JAVELIN 100 is a trial that was already published in the New England Journal, with level 1 evidence of survival benefit. [It led to] the approval of avelumab maintenance in the management of first-line metastatic bladder cancer patients. This trial was randomizing patients that received platinum-based therapy if they did not progress to receive immunotherapy or observation. It was shown that adding maintenance immunotherapy with avelumab improved the survival, and then this became a new standard of care in first-line. Since this trial was published, 2 additional trials with level 1 evidence have been published. So, we have at least now 3 options for treating in first-line metastatic bladder cancer patients.

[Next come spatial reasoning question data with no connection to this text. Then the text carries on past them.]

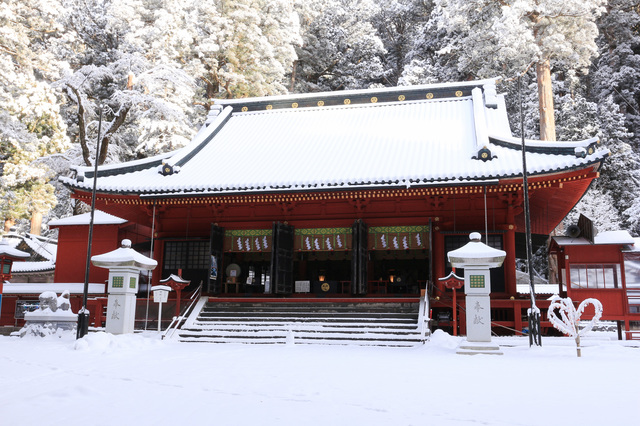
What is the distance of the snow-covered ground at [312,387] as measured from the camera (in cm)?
523

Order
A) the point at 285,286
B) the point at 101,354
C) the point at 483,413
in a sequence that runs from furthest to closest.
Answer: the point at 285,286 < the point at 101,354 < the point at 483,413

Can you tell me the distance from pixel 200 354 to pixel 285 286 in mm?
6353

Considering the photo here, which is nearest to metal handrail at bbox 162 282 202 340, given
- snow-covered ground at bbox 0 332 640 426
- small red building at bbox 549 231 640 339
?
snow-covered ground at bbox 0 332 640 426

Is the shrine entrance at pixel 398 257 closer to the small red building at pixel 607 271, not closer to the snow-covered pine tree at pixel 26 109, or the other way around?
the small red building at pixel 607 271

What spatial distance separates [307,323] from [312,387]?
24.5 ft

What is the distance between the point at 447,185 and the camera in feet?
48.5

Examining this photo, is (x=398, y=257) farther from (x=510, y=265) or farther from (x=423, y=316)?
(x=423, y=316)

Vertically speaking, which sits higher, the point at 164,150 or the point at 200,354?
the point at 164,150

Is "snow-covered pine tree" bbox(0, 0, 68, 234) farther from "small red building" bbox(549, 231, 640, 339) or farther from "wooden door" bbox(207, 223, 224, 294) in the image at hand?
"small red building" bbox(549, 231, 640, 339)

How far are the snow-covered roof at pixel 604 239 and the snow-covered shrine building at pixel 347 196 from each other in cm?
142

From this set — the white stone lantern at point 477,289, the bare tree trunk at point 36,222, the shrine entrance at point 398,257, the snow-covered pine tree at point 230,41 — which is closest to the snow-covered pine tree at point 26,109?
the bare tree trunk at point 36,222

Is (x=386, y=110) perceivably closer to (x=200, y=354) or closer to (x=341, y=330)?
(x=341, y=330)

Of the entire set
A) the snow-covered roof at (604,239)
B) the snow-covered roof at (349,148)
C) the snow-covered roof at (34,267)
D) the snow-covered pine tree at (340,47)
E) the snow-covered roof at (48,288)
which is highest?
the snow-covered pine tree at (340,47)

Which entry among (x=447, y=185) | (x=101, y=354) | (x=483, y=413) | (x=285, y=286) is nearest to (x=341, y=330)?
(x=285, y=286)
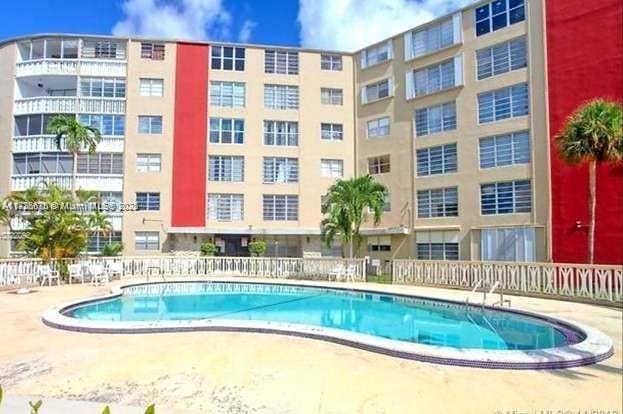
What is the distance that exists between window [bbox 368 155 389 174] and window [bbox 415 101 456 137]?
2738 mm

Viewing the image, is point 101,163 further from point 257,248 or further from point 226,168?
point 257,248

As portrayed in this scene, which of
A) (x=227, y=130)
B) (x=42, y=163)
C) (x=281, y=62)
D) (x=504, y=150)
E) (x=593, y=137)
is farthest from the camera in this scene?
(x=281, y=62)

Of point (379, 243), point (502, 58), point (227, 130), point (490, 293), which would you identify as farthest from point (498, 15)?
point (227, 130)

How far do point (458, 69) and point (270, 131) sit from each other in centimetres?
1231

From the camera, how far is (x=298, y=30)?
30969 mm

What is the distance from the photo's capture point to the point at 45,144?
2944 centimetres

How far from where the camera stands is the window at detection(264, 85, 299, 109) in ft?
102

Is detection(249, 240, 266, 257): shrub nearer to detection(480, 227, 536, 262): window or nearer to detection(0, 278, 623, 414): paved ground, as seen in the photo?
detection(480, 227, 536, 262): window

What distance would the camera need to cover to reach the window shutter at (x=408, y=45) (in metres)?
28.5

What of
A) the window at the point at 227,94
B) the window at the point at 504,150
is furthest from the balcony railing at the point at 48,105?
the window at the point at 504,150

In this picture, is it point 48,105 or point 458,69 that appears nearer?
point 458,69

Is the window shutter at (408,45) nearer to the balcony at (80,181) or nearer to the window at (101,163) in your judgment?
the window at (101,163)

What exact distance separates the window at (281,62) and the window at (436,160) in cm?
1047

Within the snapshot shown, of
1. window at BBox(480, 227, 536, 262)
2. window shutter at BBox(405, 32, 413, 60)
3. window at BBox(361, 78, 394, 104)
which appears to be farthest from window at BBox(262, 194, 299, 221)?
window at BBox(480, 227, 536, 262)
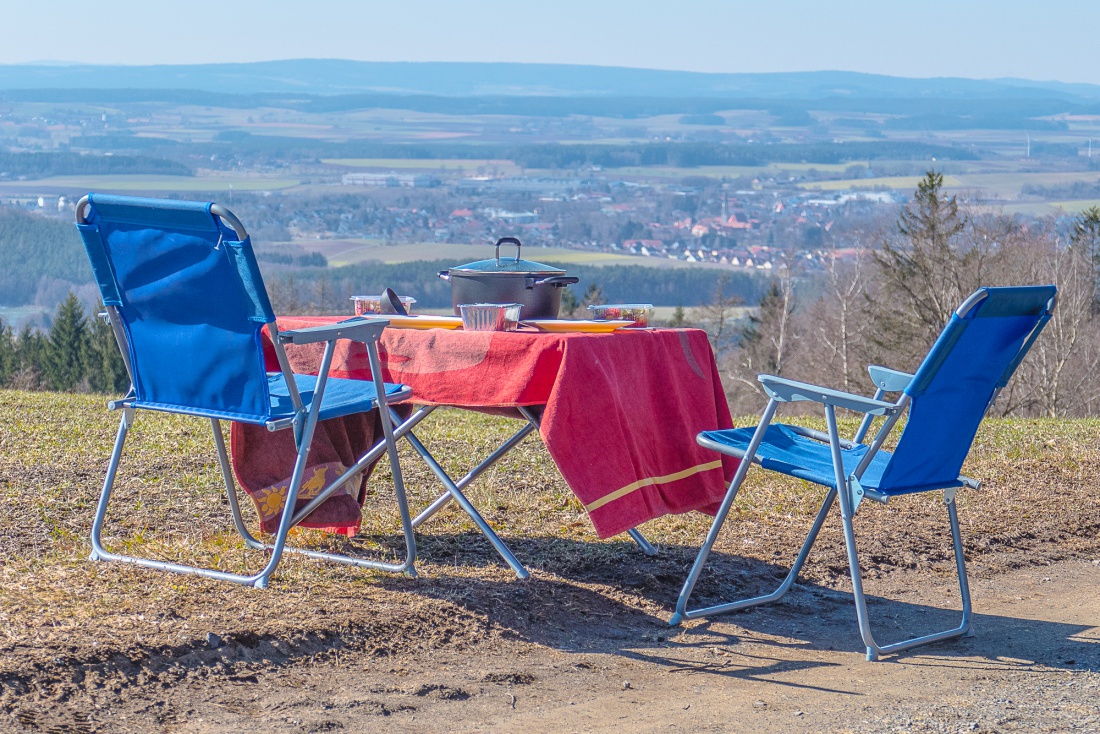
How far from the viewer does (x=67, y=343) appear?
4800 centimetres

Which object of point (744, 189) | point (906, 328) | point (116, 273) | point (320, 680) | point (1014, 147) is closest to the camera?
point (320, 680)

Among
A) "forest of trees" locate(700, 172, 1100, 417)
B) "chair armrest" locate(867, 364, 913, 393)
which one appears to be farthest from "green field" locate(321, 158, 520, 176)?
"chair armrest" locate(867, 364, 913, 393)

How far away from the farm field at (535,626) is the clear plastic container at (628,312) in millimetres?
916

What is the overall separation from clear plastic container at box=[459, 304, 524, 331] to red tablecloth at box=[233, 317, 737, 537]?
55 millimetres

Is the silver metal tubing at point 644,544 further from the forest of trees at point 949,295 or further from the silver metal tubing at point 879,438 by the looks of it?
the forest of trees at point 949,295

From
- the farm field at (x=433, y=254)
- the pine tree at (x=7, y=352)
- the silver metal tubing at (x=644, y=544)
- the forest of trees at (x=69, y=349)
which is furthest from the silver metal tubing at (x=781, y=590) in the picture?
the farm field at (x=433, y=254)

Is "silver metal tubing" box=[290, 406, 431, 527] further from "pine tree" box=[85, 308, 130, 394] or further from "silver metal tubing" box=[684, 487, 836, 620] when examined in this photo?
"pine tree" box=[85, 308, 130, 394]

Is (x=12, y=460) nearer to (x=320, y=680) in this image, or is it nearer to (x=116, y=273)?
(x=116, y=273)

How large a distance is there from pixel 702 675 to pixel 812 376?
3690cm

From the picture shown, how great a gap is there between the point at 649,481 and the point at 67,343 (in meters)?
48.5

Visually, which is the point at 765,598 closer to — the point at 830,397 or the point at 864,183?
the point at 830,397

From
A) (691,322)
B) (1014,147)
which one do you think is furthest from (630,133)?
(691,322)

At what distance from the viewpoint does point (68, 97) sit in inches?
5231

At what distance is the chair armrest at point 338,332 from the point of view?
11.0ft
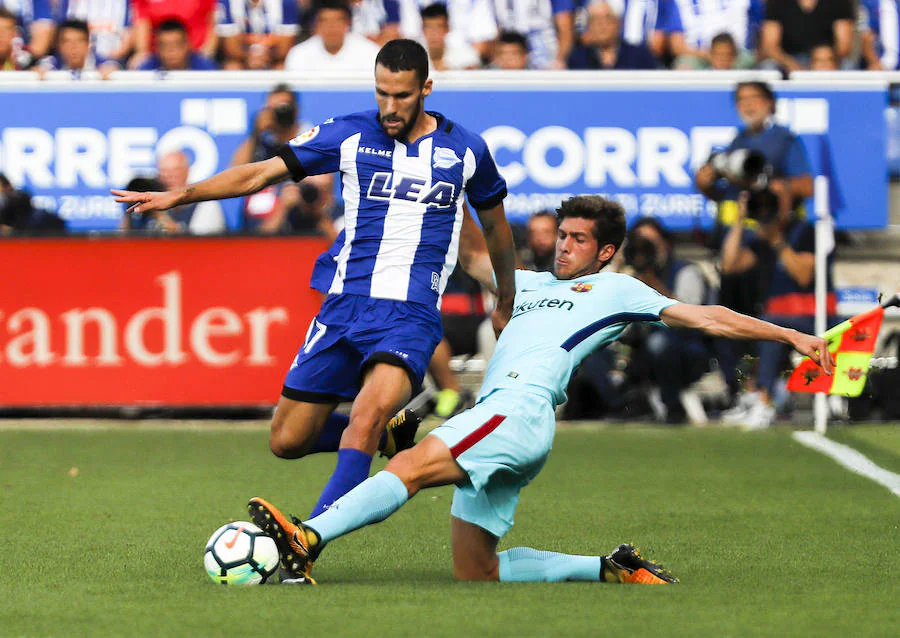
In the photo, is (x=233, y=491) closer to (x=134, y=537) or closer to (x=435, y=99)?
(x=134, y=537)

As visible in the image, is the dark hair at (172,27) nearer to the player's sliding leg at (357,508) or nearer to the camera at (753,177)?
the camera at (753,177)

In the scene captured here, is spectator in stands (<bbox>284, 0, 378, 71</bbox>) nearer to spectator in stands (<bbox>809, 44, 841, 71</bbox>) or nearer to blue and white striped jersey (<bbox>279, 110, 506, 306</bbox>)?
spectator in stands (<bbox>809, 44, 841, 71</bbox>)

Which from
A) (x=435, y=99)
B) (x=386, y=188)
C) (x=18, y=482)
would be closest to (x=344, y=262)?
(x=386, y=188)

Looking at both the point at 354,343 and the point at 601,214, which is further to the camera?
the point at 354,343

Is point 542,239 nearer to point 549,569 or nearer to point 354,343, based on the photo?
point 354,343

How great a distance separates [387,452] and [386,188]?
4.15 ft

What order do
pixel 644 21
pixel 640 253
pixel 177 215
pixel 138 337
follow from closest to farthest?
1. pixel 138 337
2. pixel 640 253
3. pixel 177 215
4. pixel 644 21

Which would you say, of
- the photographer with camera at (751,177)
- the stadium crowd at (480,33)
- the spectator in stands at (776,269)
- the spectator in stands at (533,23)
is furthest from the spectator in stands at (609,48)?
the spectator in stands at (776,269)

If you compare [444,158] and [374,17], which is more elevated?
[374,17]

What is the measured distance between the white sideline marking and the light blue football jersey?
357 cm

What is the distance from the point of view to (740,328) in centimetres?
574

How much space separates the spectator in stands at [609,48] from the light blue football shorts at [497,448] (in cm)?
983

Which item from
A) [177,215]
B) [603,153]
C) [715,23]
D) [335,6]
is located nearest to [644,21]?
[715,23]

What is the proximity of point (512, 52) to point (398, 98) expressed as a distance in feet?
29.0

Now, this trial has a medium follow-up of 38 months. We have updated the benefits of adding avelumab maintenance in patients that are not progressing with platinum-based therapy. In addition, we have been doing some subgroup analyses that were not planned because these trials allow different types of patients: metastatic with nonvisceral metastasis, lymph nodes, and whatever. What we have done is we have analyzed, now that the trial has long-term follow-up, the benefit that you can see giving maintenance avelumab in patients with low tumor burden. The low tumor burden was defined as patients having nonvisceral metastases, patients having lymph node only disease, or patients having pelvic and retroperitoneal lymph nodes. What we have seen analyzing the results of this group of patients with low tumor burden is that the benefit of avelumab is seen. We can see that the median survival is going beyond 31 months, meaning that patients with a low tumor burden are benefiting. They see more benefit when receiving maintenance avelumab than the group itself. So, the median survival in the overall group was 21 months, it went up to 24 with follow-up, and now we see this median overall survival of 31 months.

This transcription has been edited for clarity.